Se o Jacquemus esgota as bolsas prateadas (no mundo e aqui, na Farfetch), a coisa vira obrigatória em todas as marcas de acessórios. Uma das mais conceituais (leia-se inútil, porque cabe quase nada) é a mini bolsa Pétala prata da Coperni. Vai ver que esgota, mesmo que por 590 euros (R$ 3.150).
A outra proposta não chega a ser novidade. É a boot, tipo coturno, da marca alemã Tamaris. O estranho é que é vegana (não me perguntem como, nem os guizos souberam responder), mas tem lindas fivelinhas prateadas e a indicação da marca é para usar no trabalho (office), encontros com namorados (date night) e para sair a qualquer hora do dia ou da noite. Deixem os escarpins no bazar da igreja, por favor. Sempre acho que peças veganas a qualquer momento vão começar a brotar (anda acontecendo com as bolsas feitas de núcleos de cogumelos)
Quanto à moda masculina vista nestes dois meses, prefiro deixar os comentários para o Jose Gayegos, mestre que trabalhou com Dener e faz sábias definições no Facebook.. Mas há dois pontos fortes, dentro de um mesmo estilo: as letras góticas nas palavras estampadas.
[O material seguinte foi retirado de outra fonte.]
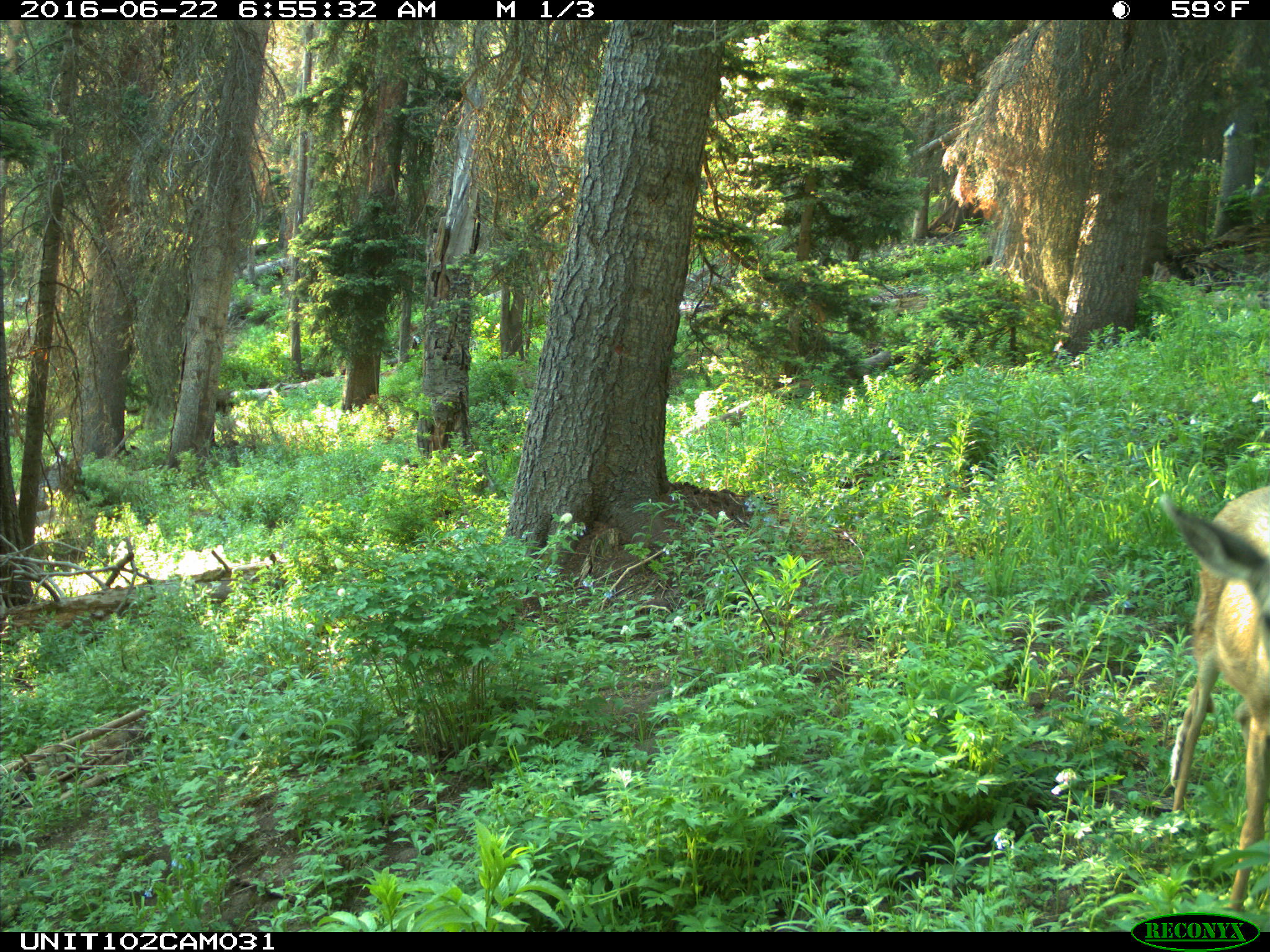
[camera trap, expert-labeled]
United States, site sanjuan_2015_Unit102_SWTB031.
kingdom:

E as frases-manifestos, em geral, machistas. Como a assinada por Willie Norris para a Outlier, onde se fica sabendo que “homens de verdade não comem quiche”. Eu, heim.
Enfim, ainda bem que John Galliano continua à frente da Maison Margiela, com variações do básico trenchcoat, vestidos pretos de golas brancas e propõe os distressed jeans, que são os Levis desgastados, clássicos tanto na forma como no tingimento. Relembrando o currículo do Galliano, conclui-se que seus desfiles eram loucos, espetaculares, mas as coleções sempre foram elegantes e impecáveis.
Um dos meus favoritos, Rick Owens, parou com os happenings e apresentou um conjunto de peças colantes, sedosas, à primeira vista estranhas, pelos ombros pontudos, as golas que sobem, o exagero no ajuste. Mas são primores de costura, como afirmou Tim Blanks, editor no Business of Fashion, que o considera um dos grandes talentos da moda atual. Eu também.
Aliás, falando em desfile, ainda está para ser produzido um mais lamacento do que o Balenciaga do ano passado. Não canso de imaginar o que a plateia deve ter achado. A moda suja os sapatos dos convidados, mas diverte.